Broadening his inspirational message to the crisis at hand, Hancock said the response to the pandemic requires the participation of “everybody on earth, on a global scale.”

Hancock, who also spoke of the importance of humility and the leadership power of nature that lives within each of us, “has not only been talking the talk but walking the walk for the last decade,” says Todd Bachelder, Portland-based senior vice president and Maine market manager with Mascoma Bank, a mutually owned bank headquartered in Lebanon, N.H.

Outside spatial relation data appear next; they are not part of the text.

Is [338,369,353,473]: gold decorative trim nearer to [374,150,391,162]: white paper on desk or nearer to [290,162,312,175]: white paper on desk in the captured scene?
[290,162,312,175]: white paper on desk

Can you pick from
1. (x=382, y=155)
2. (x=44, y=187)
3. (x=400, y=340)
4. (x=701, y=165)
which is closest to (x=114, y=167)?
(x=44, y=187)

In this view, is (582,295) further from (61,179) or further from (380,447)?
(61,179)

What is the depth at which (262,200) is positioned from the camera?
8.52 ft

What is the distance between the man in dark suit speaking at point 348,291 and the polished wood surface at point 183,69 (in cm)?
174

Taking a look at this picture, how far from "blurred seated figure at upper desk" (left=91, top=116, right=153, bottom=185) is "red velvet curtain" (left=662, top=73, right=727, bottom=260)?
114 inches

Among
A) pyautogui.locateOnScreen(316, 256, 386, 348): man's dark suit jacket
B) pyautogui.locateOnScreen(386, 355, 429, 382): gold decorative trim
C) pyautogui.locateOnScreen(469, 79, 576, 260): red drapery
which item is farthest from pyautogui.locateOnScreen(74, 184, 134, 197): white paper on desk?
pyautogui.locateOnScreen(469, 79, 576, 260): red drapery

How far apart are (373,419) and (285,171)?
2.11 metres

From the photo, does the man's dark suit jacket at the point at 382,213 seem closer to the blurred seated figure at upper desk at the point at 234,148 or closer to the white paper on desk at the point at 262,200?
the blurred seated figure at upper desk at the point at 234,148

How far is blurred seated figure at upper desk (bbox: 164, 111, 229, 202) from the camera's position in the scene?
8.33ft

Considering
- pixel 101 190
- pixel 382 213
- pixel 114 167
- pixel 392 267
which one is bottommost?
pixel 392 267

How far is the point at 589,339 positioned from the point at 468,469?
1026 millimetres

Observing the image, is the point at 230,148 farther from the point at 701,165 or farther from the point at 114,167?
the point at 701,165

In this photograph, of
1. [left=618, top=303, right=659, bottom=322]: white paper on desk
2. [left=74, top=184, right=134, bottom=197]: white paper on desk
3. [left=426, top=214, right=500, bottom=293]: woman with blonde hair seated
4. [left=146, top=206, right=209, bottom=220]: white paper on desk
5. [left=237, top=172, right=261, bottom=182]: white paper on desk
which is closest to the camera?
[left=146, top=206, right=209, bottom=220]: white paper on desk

Mascoma Bank has about 350 employees and received B Corporation certification in 2017. That’s a stamp of approval for businesses that have been judged to meet the highest standards of verified social and environmental performance, public transparency and legal accountability to balance profit and purpose.

Besides attending Portland Conscious Capitalism Community meetings, Bachelder plans quarterly meetings for fellow B Corporations in Maine. Not surprisingly, the groups have a lot of overlaps.

For Mascoma, being a B Corp has “been a wonderful way to recruit, attract and retain employees,” Bachelder says. “The younger generation is very much attuned to mission-driven businesses, and there’s no doubt we’ve been able to maintain greater commitment and enthusiasm among the whole team.”